-- SOURCE TEXT --
=-=-=-=-=
1. Consider the phenomenon of diffraction
• Diffraction is the bending of electromagnetic radiations around obstacles
• Scientists were able to give an explanation for this phenomenon
• The ‘wave nature of electromagnetic radiations’ was used to give the explanation
2. Similar is the case of the phenomenon of interference
• It deals with the interaction between two or more radiations
• Scientists were able to give an explanation for this phenomenon also
• Here also, they used the ‘wave nature of electromagnetic radiations’ to give the explanation
• We will learn more details about diffraction and interference in physics classes
3. Now consider the phenomenon of black body radiation
• Initially scientists were not able to give a satisfactory explanation for this phenomenon
• This is because, radiations were considered to be propagating in the form of waves only
• It is not possible to give an explanation for this phenomenon using ‘wave nature’
• ‘Particle nature’ of radiations was not known at that time
• In fact, the investigations into the phenomenon of black body radiations paved the way for the discovery of the 'particle nature'
4. So let us learn some basic details about black body radiation
• A black body is a body which absorbs all radiations that fall on it
(i) Consider a black body kept inside a dark room
• Apply a beam of green light on it
(ii) All those green light waves will be absorbed
• No wave will get reflected
(iii) We will be able to see any body only if ‘some light coming from that body’ falls in our eyes
• But here, no green wave is reflected. Also there is no other light
• So, when we apply green light, the body will appear black
(iv) Similar is the case with all other colors. We can apply red, blue etc.,
• The body will still be black
(v) If we apply white light, all the seven colors will be absorbed
• So instead of a dark room, if we place the black body in broad sunlight, still, it will appear black
(vi) It is not just the case of visible light. The black body will absorb all radiations in the electromagnetic spectrum
(vii) Also, the black body will not transmit any radiations. So no incident radiation will ever come out of a black body
5. True black bodies do not exist in nature. Carbon black can be considered as a close approximation
• For conducting experiments (on black body absorbsion) in the lab, scientists set up an apparatus as follows:
(i) A block with a cavity is taken
(ii) The only connection between the ‘interior of the cavity’ and the ‘outside environment’ is through a very small hole in the block
(iii) The inside surface of the cavity is coated with a layer of charcoal
(iv) The set up is complete
• Now apply a radiation through the small hole
(v) The radiation will enter the cavity through the hole
• Once it enters the cavity, it will suffer multiple reflections and will eventually get absorbed
• This is shown in fig.2.14 below:
(vi) Also, since the hole is very small, none of the reflections will have a chance to come out
• So this block acts as a black body
6. We saw that, the black body absorbs all radiations. So it will appear black
• Imagine that, a black body kept inside a dark room has become red in color
• Is there such a possibility of 'a black body becoming red'?
=-=-=-=-=
-- AVAILABLE DATA --
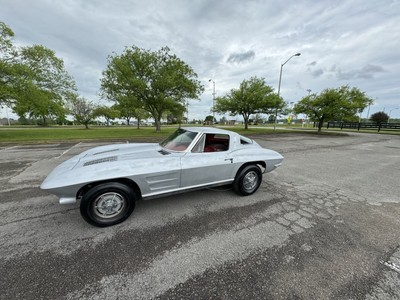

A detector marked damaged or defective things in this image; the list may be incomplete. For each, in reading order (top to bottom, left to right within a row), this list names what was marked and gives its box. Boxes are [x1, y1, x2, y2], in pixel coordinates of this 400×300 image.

cracked pavement [0, 132, 400, 298]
=-=-=-=-=
-- SET TASKS --
a - Translate this sentence from the text on black body radiation into French: "A black body is a body which absorbs all radiations that fall on it"
b - Continue the text on black body radiation, picking up after its final line.

-- RESPONSES TO THE TASKS --
a - Un corps noir est un corps qui absorbe tous les rayonnements qui tombent sur lui.

b -
Let us check:
If we see a black body in red color, the following four points can be written:
(i) A black body never reflects any light or any radiations
(ii) So this red light is not any reflected light
(iii) This red light is coming from inside the black body
(iv) In other words, this black body is emitting red light on it’s own
7. But how is it possible for a black body to emit red light on it's own ?
The answer can be written in five steps:
(i) Heat the black body so that it’s temperature increases
• It’s atoms will begin to oscillate
• So the electrons in the atoms will also oscillate
(ii) When the electrons oscillate, they emit electromagnetic radiations
(iii) If the wavelength of this emitted radiation is in the range of 750 – 610 nm, we will see red light
• If the wavelength of this emitted radiation is in the range of 610 – 590 nm, we will see orange light
so on . . .
(iv) Thus we can say:
• Heating is an effective method to make a black body to emit light.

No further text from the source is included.